Vivre avec une phobie ou un TOC complique le quotidien, notamment au travail. Jérôme a un souci excessif pour l’ordre des choses. Cela le sécurise. « On les place tellement qu’on perd notre temps. Un travail de 15 minutes me prenait presque une heure. Il était bien fait le travail, mais trop bien fait ! Les patrons disaient :  » c’est super, mais on n’en voulait pas tant  » ! »

« Au pire de ma période, j’avais des idées suicidaires. Je n’étais pas bien. Tu as l’impression d’être au bord du précipice et que tu vas tomber. Tu as toujours peur que rien n’aille. Tu es constamment en état d’alerte. Le corps use. Tu as de la misère à te lever. Tu veux tondre le gazon. Tu y penses une journée à l’avance. Tu te fatigues juste à y penser. Tu n’as envie de rien. Ça ressemble à la dépression. Souvent, l’anxiété est la cause de la dépression », raconte-t-il avec émotion.
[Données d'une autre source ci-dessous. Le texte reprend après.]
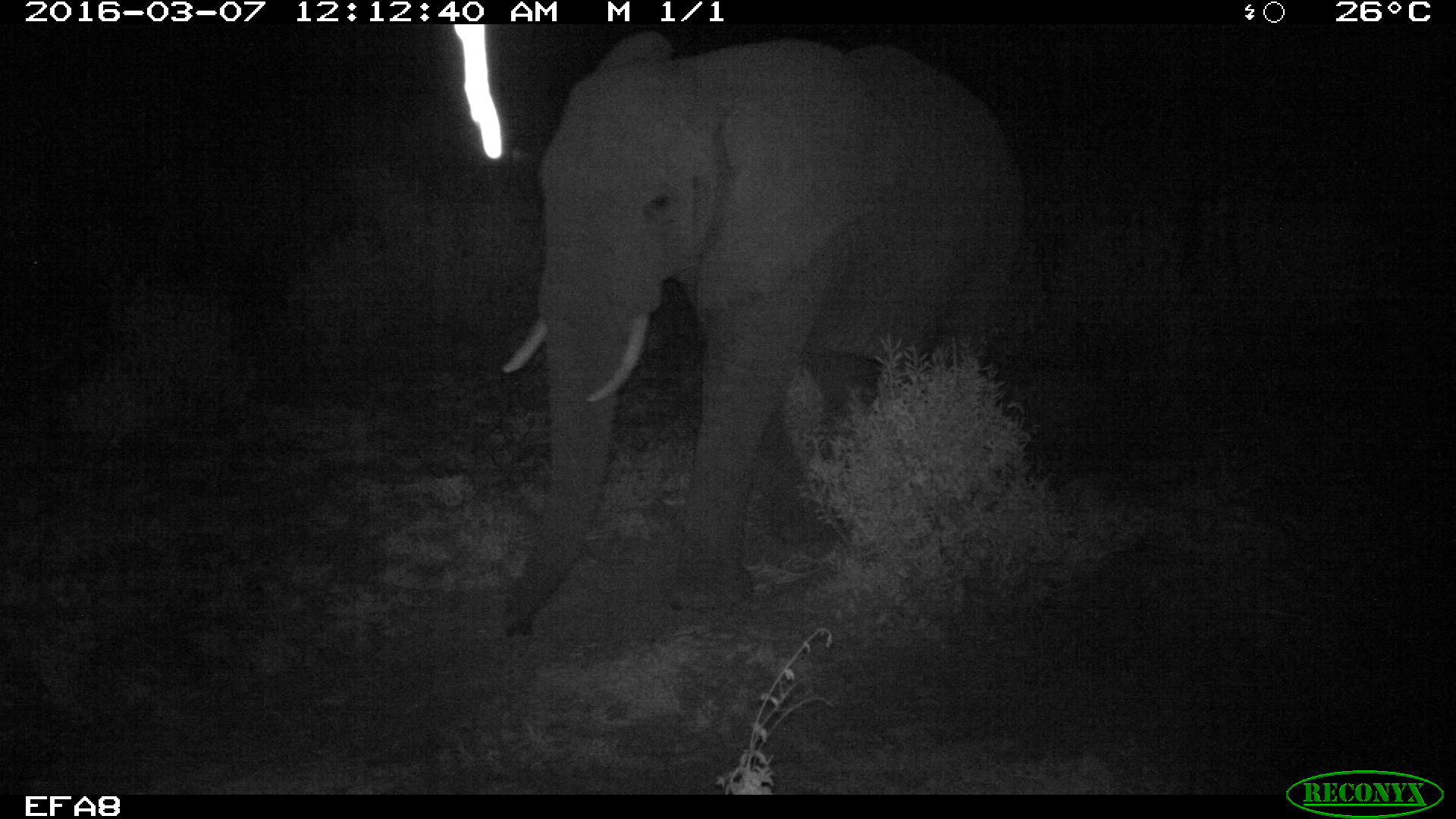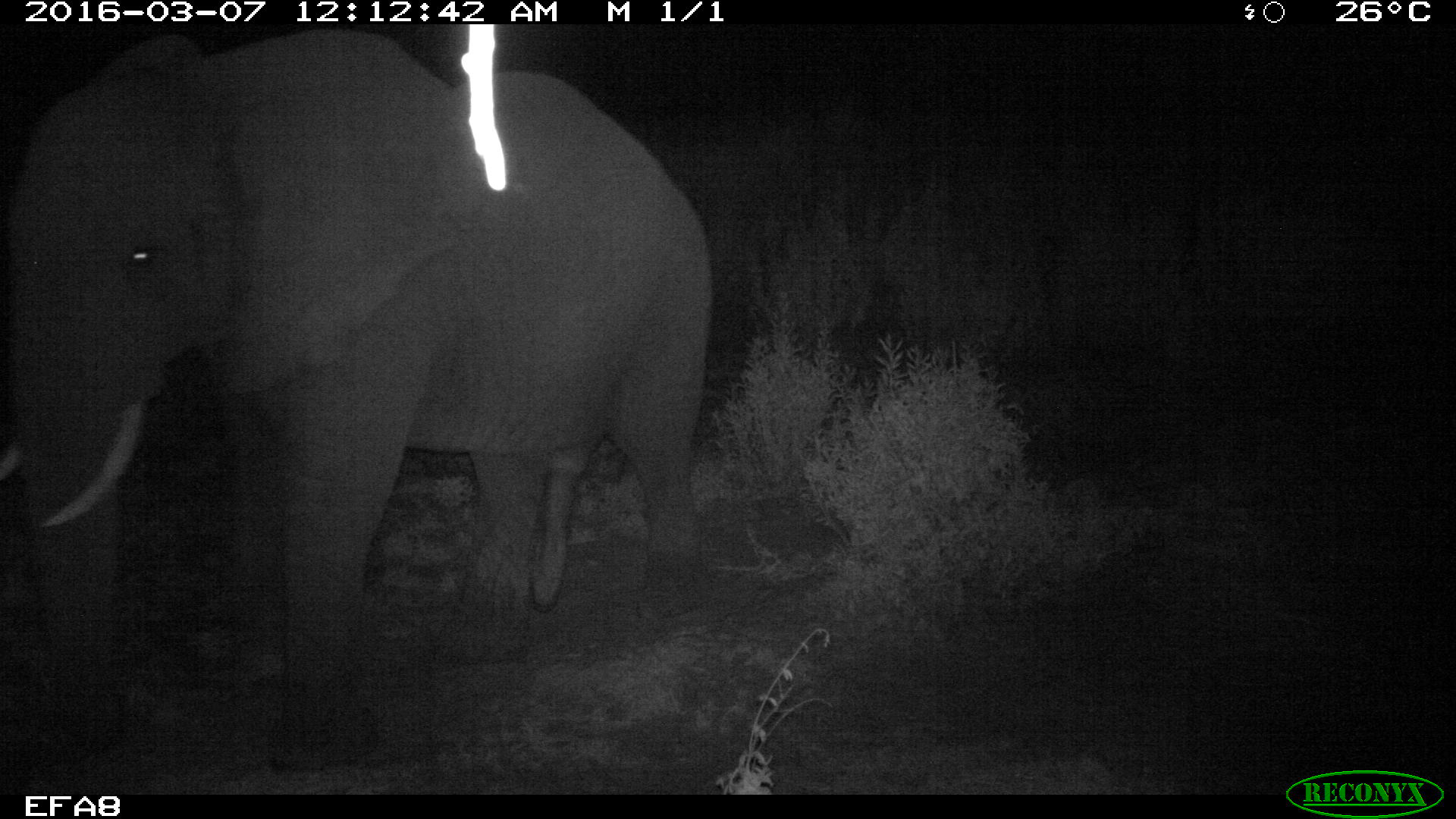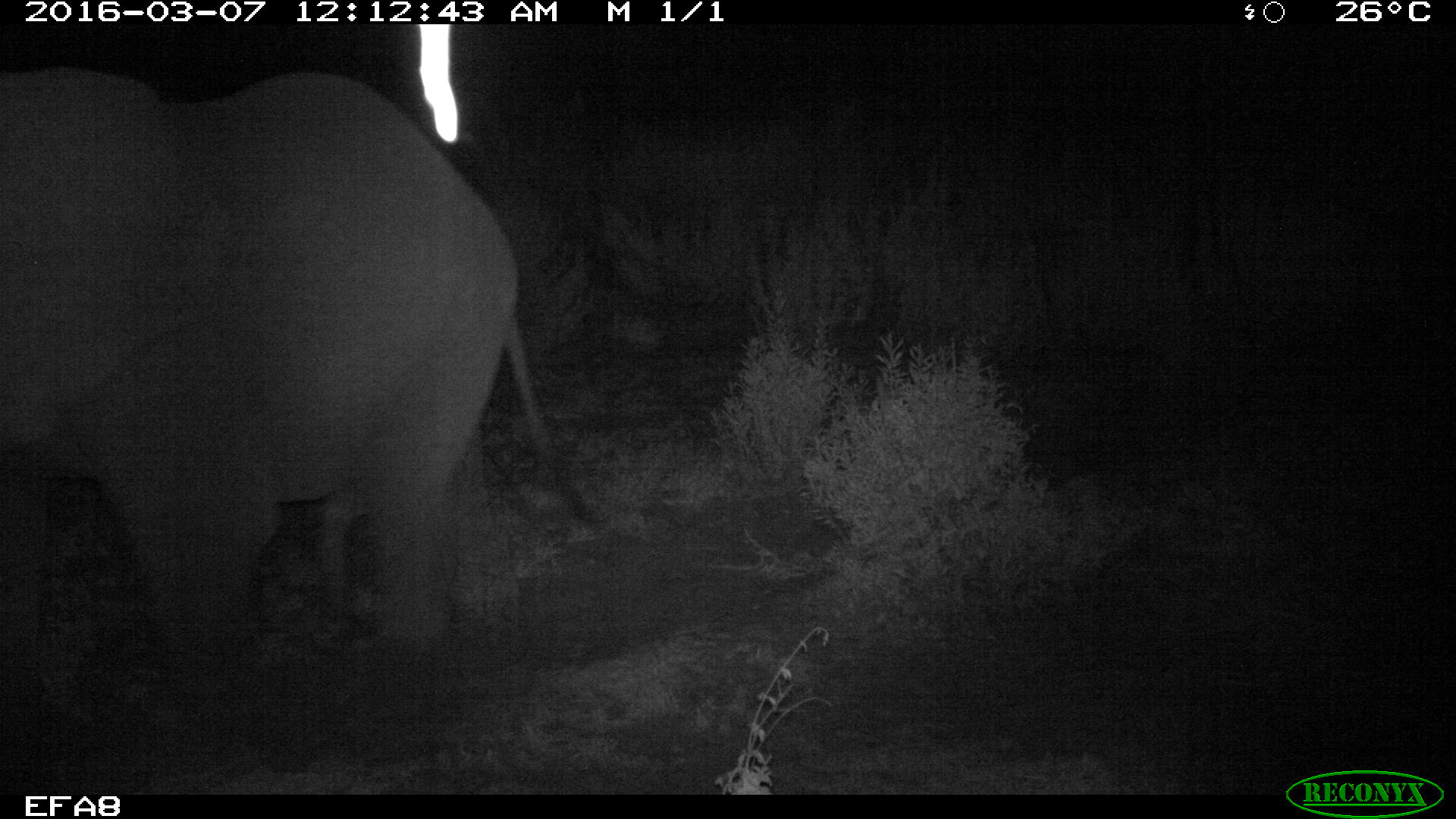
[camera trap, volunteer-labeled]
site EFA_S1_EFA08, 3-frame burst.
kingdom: Animalia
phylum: Chordata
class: Mammalia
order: Proboscidea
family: Elephantidae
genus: Loxodonta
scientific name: Loxodonta africana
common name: african bush elephant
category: elephant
Elephant (african bush elephant) (Loxodonta africana), count 1. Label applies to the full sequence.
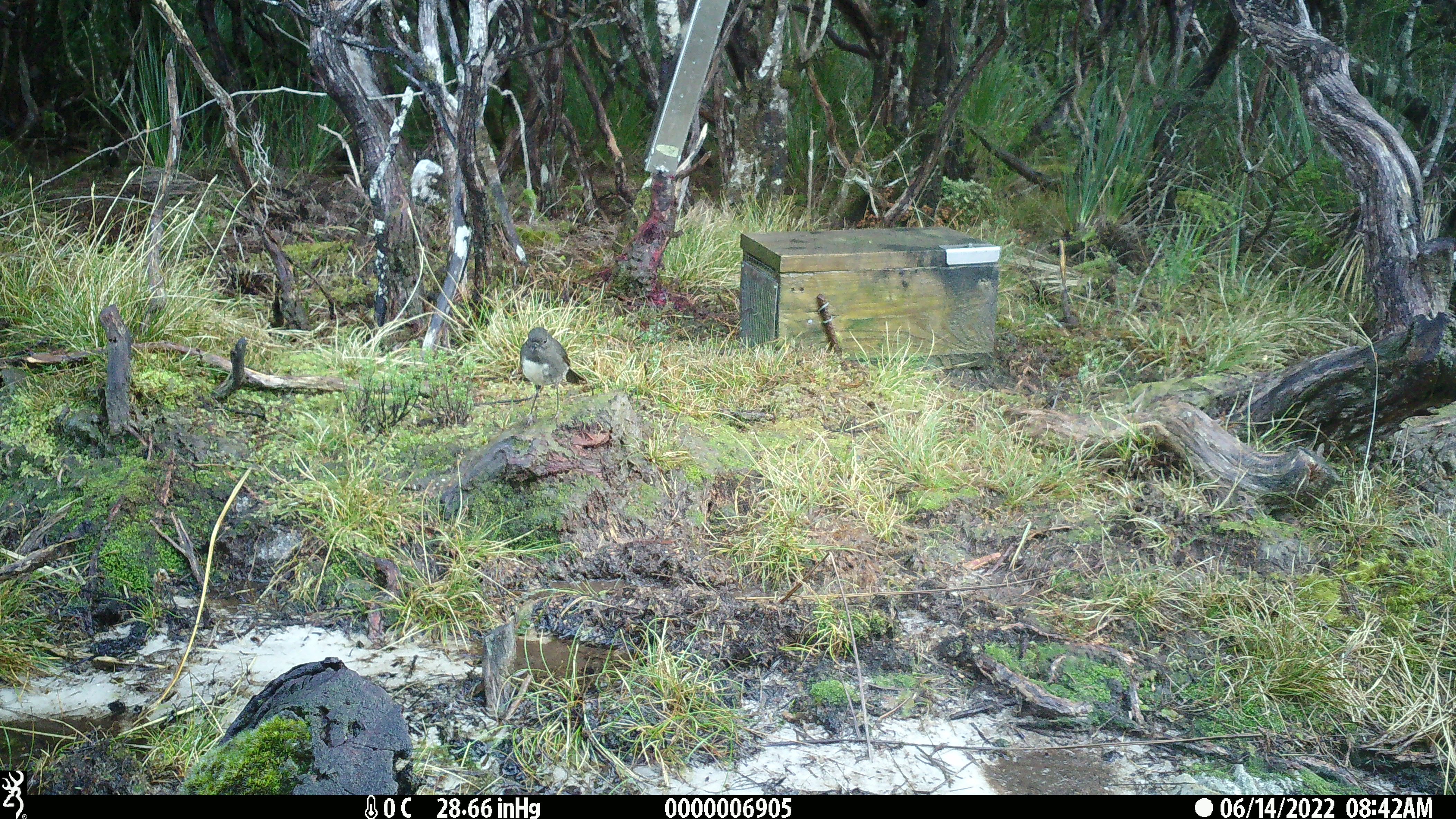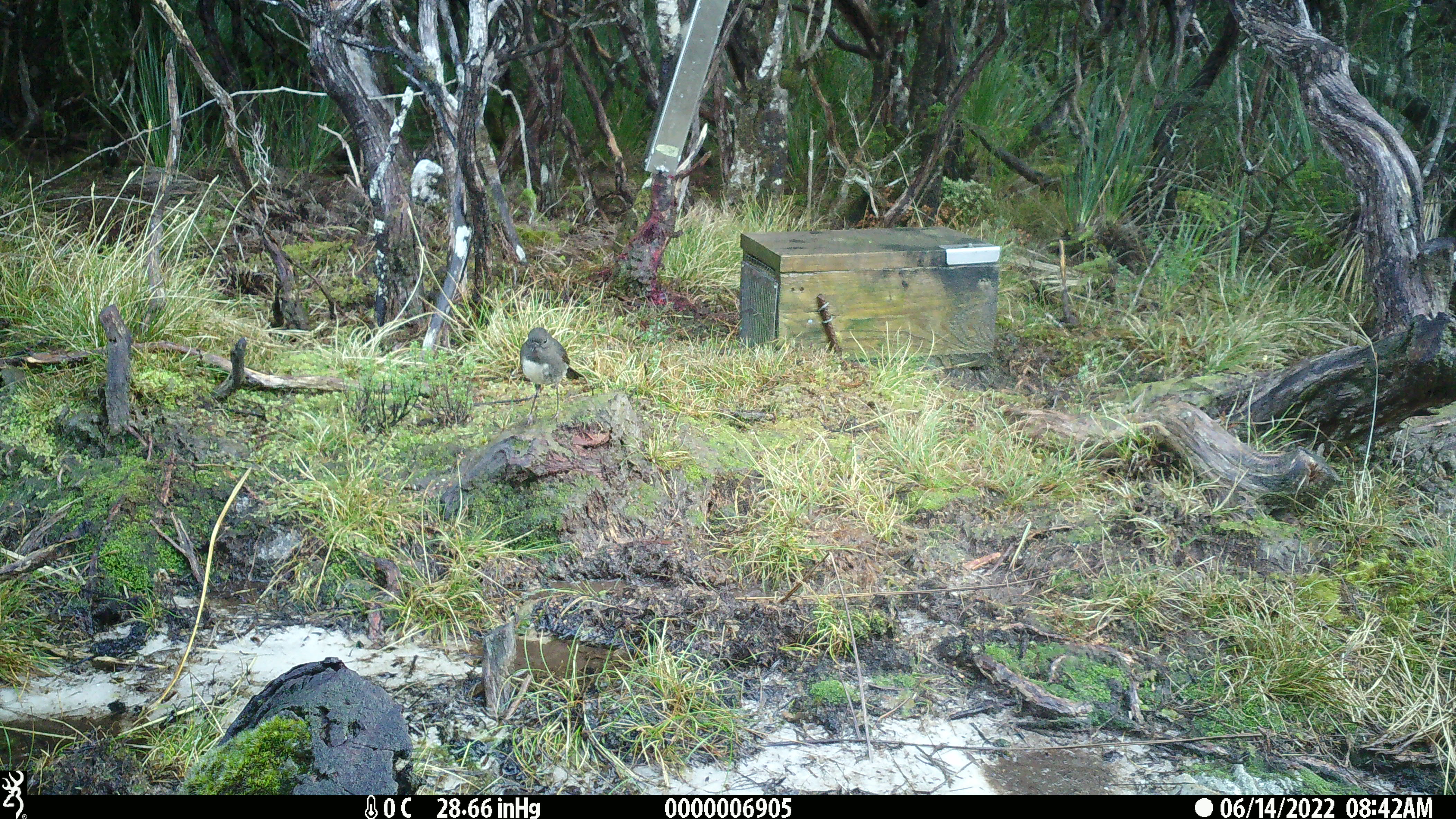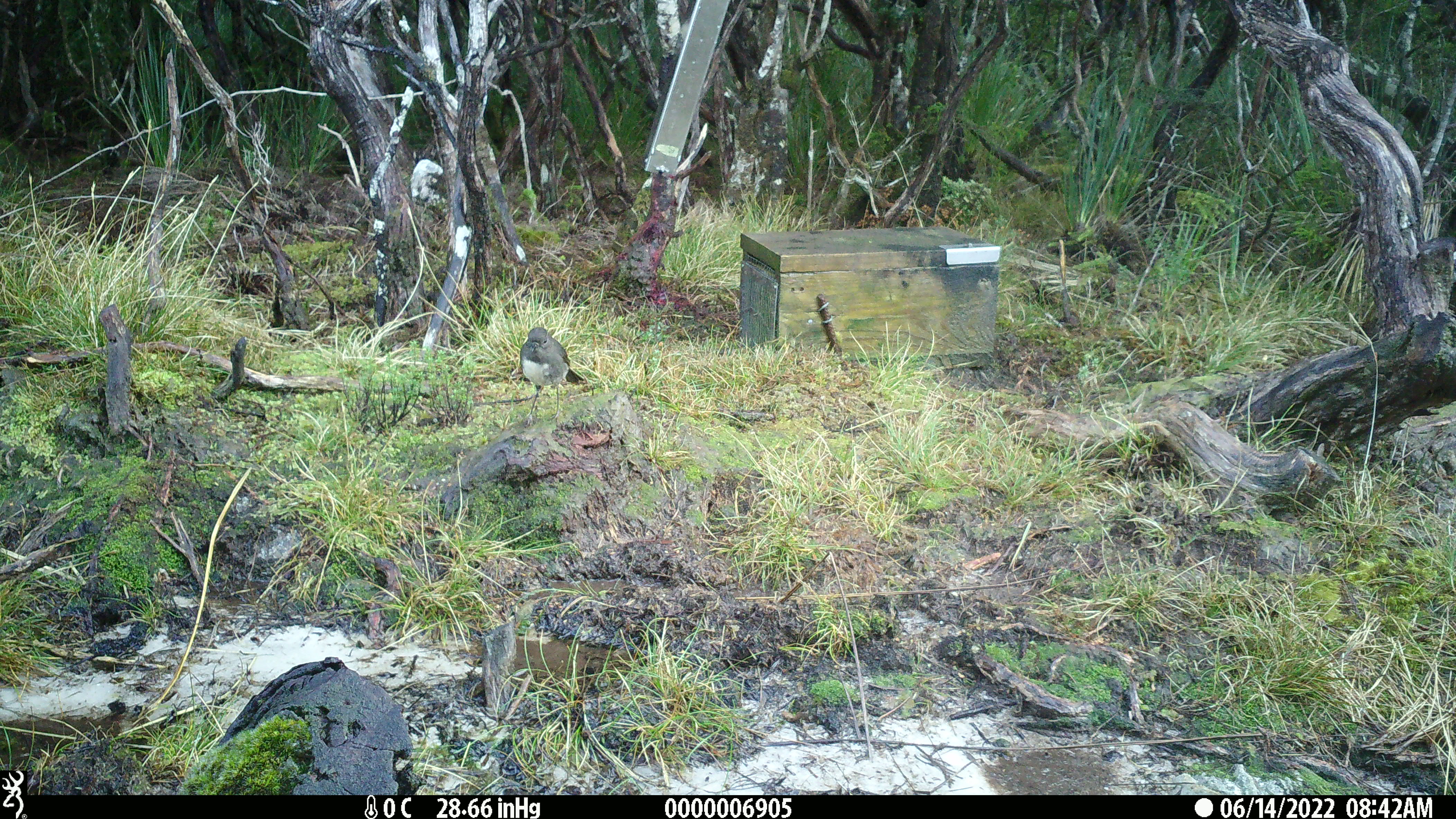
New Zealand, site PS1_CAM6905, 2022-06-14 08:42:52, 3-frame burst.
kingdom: Animalia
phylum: Chordata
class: Aves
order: Passeriformes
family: Petroicidae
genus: Petroica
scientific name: Petroica australis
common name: new zealand robin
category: robin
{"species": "robin (new zealand robin) (Petroica australis)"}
Selon Jérôme, les femmes vont chercher de l’aide plus facilement que les hommes. « Les hommes s’isolent. Souvent, ils sombrent dans l’alcool et la toxicomanie pour soulager leur anxiété. Ce ne sont pas tous, mais, lorsqu’on gratte un peu, l’anxiété est là. »

 

Un traitement complémentaire

Jérôme, qui est pair aidant, anime les réunions de la section Lévis de Phobie-Zéro. Il explique que « l’isolement, c’est la pire chose qui peut arriver à une personne qui souffre de troubles anxieux. Le fait de se regrouper et de voir des gens qui vivent la même problématique, c’est rassurant ».

Les rencontres de groupe ne remplacent pas la médication, mais elles aident quand même. « Chaque semaine, on rappelle comment l’anxiété fonctionne, comment y faire face. Les gens viennent selon leurs besoins », précise-t-il. Outre Lévis, des réunions de l’organisme Phobie-Zéro ont lieu dans les secteurs Limoilou et Sainte-Foy de la ville de Québec.